» WHAT IS REQUIRED:
Copy all of the data below character for character, leaving out the pictures.

◇ ◇ ◇ ◇

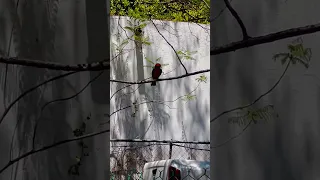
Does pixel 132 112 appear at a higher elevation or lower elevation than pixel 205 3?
lower

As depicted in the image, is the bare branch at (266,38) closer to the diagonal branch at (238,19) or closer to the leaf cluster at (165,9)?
the diagonal branch at (238,19)

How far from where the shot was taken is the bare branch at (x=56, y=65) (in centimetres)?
66

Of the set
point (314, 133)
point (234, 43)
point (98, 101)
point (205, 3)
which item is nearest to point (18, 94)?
point (98, 101)

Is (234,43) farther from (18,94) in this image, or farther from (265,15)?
(18,94)

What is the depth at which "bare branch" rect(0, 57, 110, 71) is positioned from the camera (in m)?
0.66

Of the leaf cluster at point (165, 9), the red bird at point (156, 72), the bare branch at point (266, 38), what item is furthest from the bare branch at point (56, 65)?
the leaf cluster at point (165, 9)

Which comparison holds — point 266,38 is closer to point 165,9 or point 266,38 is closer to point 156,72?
point 156,72

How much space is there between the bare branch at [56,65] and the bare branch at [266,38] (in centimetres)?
20

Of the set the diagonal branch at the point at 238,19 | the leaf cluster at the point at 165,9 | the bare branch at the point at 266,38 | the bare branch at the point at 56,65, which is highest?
the leaf cluster at the point at 165,9

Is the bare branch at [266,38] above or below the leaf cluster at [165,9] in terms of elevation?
below

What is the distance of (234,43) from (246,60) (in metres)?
0.04

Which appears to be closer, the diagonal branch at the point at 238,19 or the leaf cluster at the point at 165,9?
the diagonal branch at the point at 238,19

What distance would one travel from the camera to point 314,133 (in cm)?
60

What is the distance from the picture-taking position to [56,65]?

◇ ◇ ◇ ◇

» EXPECTED ANSWER:
Does pixel 132 112 appear at a higher elevation or lower elevation than pixel 205 3?
lower

As depicted in the image, is the bare branch at (266,38) closer to the diagonal branch at (238,19) or closer to the leaf cluster at (165,9)?
the diagonal branch at (238,19)

How far from where the shot was taken is the bare branch at (x=56, y=65) (in centimetres)?
66

Of the set
point (314, 133)
point (234, 43)
point (98, 101)
point (205, 3)
which item is nearest to point (18, 94)?
point (98, 101)

Is (234,43) farther from (18,94) in this image, or farther from (265,15)?
(18,94)

What is the depth at which "bare branch" rect(0, 57, 110, 71) is positioned from the camera (in m)?
0.66

Of the leaf cluster at point (165, 9), the red bird at point (156, 72), the bare branch at point (266, 38), what item is furthest from the bare branch at point (56, 65)?
the leaf cluster at point (165, 9)

Which comparison holds — point 266,38 is closer to point 165,9 or point 266,38 is closer to point 156,72?
point 156,72

How much space is there between the bare branch at [56,65] and the bare branch at [266,38] (in centimetres)?
20

Of the set the diagonal branch at the point at 238,19 | the leaf cluster at the point at 165,9 | the bare branch at the point at 266,38 | the bare branch at the point at 56,65, which is highest?
the leaf cluster at the point at 165,9

Is the bare branch at [266,38] above or below the leaf cluster at [165,9] in terms of elevation?
below

What is the distance of (234,43) from (246,60) (in metres)?
0.04

Which appears to be closer, the diagonal branch at the point at 238,19 or the leaf cluster at the point at 165,9?
the diagonal branch at the point at 238,19

What distance would one travel from the camera to point 314,133 (in cm)?
60

What is the distance from the picture-taking position to [56,65]?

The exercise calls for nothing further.